TASK DESCRIPTION: Beginning with the line of the entries below that holds "落ち感のある綺麗シルエット。" and ending with the line that holds "大魔競2007.11.03霸主叩關賽round 1--李冠志(表演)", transcribe each line exactly as written. Pictures stay out.

EXCERPTED RECORDS:
==========

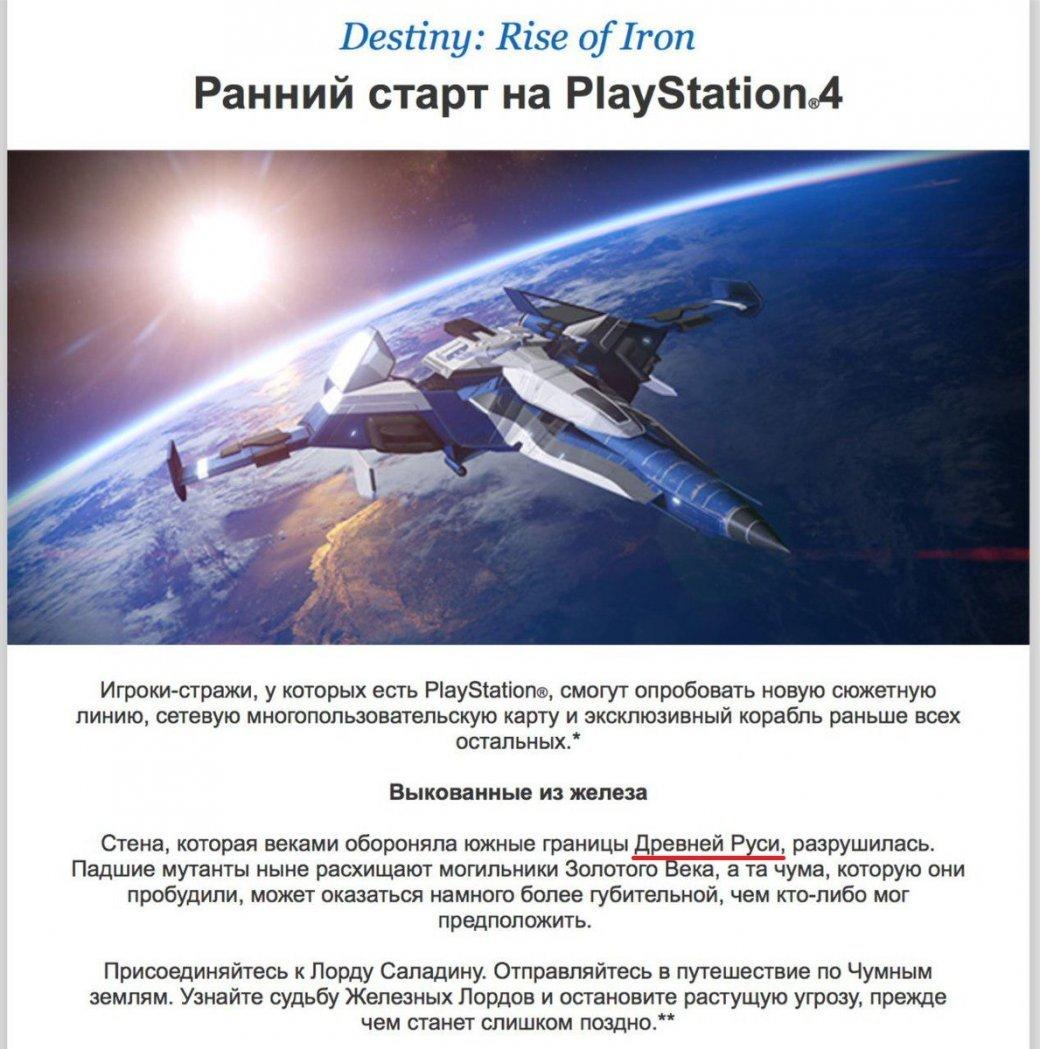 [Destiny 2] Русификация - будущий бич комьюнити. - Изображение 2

==========

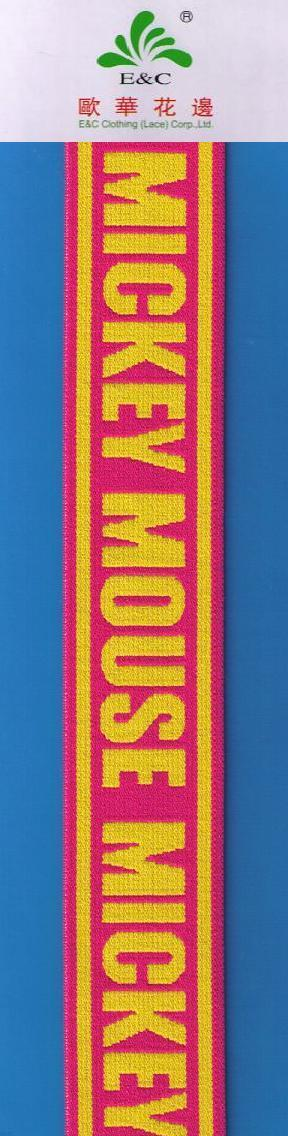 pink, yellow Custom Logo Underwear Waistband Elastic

==========

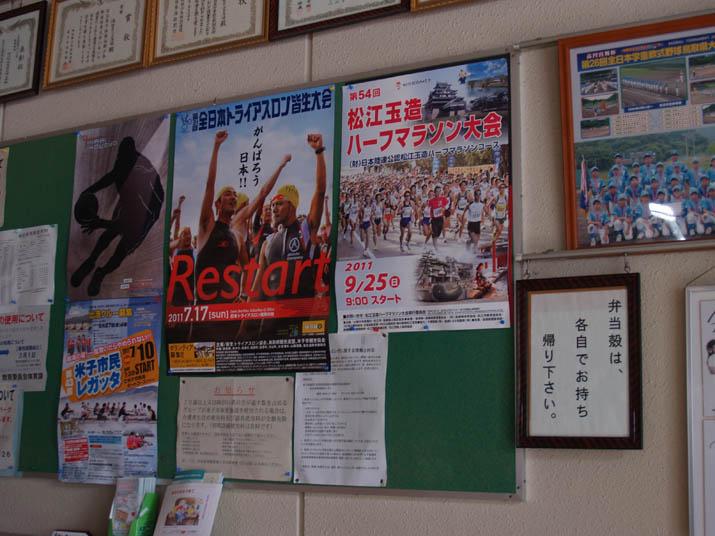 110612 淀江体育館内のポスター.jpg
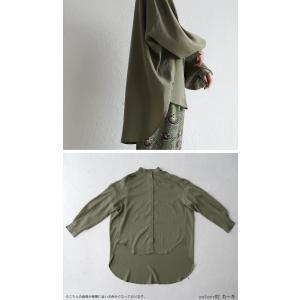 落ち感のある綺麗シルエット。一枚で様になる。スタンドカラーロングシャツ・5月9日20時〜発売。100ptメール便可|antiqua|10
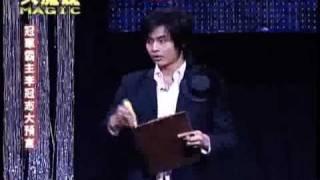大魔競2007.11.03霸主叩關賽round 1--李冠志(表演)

==========

PROBLEM SOLUTION:
 落ち感のある綺麗シルエット。一枚で様になる。スタンドカラーロングシャツ・5月9日20時〜発売。100ptメール便可|antiqua|10
大魔競2007.11.03霸主叩關賽round 1--李冠志(表演)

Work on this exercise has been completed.